C’est comme si quelqu’un était en train de frapper sur un gong, près de ma tête, toutes les deux minutes. Quelque fois 5 fois par minute, comme la nuit dernière. Et juste comme je savoure un instant de silence, ça recommence, comme pour me dire "tu ne vas pas t’en tirer comme ça".
Nous sommes allés nous coucher, au son des fenêtres qui vibraient et des coups qui envahissaient tout, et de l’écho des obus. On dort comme ils tombent.
On a fait les prières de l’aube, et ils tombent encore . On s’éveille, et ils tombent toujours.
Quand ils tombent plus près, quand ils tombent sur Shija’iya à l’est de la ville de Gaza, j’ai le coeur dans l’estomac.
Et je veux me cacher, mais je ne sais pas où.
La terre se referme sur nous.
C’est ça l’occupation, elle envahit même vos espaces les plus intimes. Et pendant que les obus tombaient dans ma tête, ils ont aussi tué la petite Hadil Ghabin aujourd’hui.
Un obus est tombé sur sa maison, à Beit Lahiya, brisant son corps sans défense et blessant 5 membres de sa famille dont sa mère enceinte, Safia, et sa soeur de 19 ans.
Mes maux de tête paraissent insignifiants quand je pense à la petite Hadil. Parfois les gens ici disent qu’ils préfèrent la mort à cette existence ; on entend souvent aux funérailles :“Irta’at”elle est mieux, maintenant, de toutes façons- il n’y a rien pour quoi vivre ici.
La terre nous écrase. J’aimerais que nous soyons son blé, pour mourir et renaître. C’est ça notre triste réalité. La mort soulage.

● Consignes:
A: Reformulez plus brièvement le paragraphe de l'extrait qui commence par « C’est comme si quelqu’un », en conservant ses faits principaux.
B: Traduisez en anglais cette phrase de l'extrait : « Quand ils tombent plus près, quand ils tombent sur Shija’iya à l’est de la ville de Gaza, j’ai le coeur dans l’estomac. »

● Données affichées:
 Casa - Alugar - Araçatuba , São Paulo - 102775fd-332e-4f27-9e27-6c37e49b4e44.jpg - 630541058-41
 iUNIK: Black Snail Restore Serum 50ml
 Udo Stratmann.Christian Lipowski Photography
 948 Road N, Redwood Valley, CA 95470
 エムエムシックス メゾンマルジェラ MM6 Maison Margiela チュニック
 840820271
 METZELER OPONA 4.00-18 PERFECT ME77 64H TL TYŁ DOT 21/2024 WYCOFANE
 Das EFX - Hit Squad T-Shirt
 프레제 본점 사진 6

---

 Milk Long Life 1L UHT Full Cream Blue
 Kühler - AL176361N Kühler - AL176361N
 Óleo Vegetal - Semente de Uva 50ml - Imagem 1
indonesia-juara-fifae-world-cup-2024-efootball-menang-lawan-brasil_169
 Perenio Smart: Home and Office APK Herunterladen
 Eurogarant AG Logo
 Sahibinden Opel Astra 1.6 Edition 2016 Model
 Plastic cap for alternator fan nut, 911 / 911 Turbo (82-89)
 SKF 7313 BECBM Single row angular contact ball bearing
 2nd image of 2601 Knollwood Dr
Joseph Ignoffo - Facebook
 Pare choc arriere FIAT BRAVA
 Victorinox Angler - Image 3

---

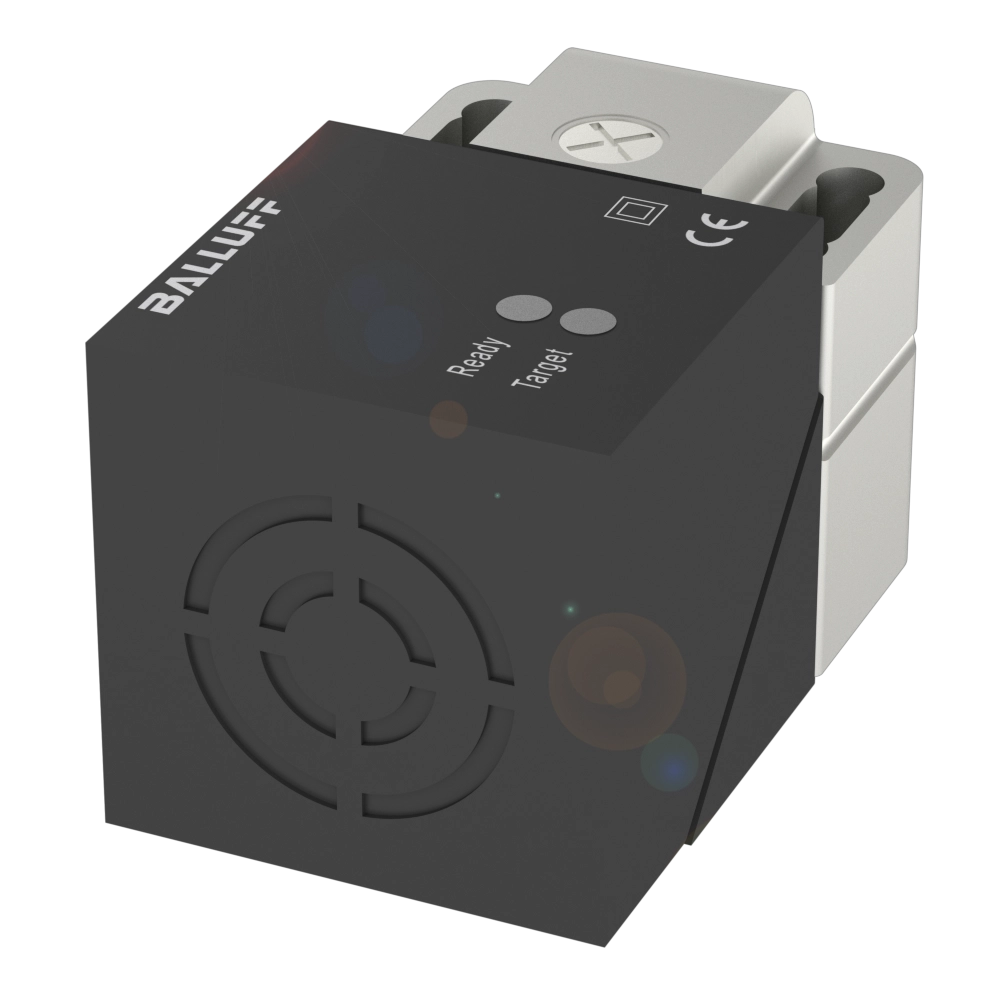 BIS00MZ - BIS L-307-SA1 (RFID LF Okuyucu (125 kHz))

● Réponses par consigne:
A: Toutes les deux minutes, et parfois cinq fois par minute comme la nuit dernière, c'est comme un gong frappé près de la tête. Dès qu'un instant de silence arrive, cela reprend.

B: When they fall closer, when they fall on Shija’iya, east of Gaza City, my heart sinks into my stomach.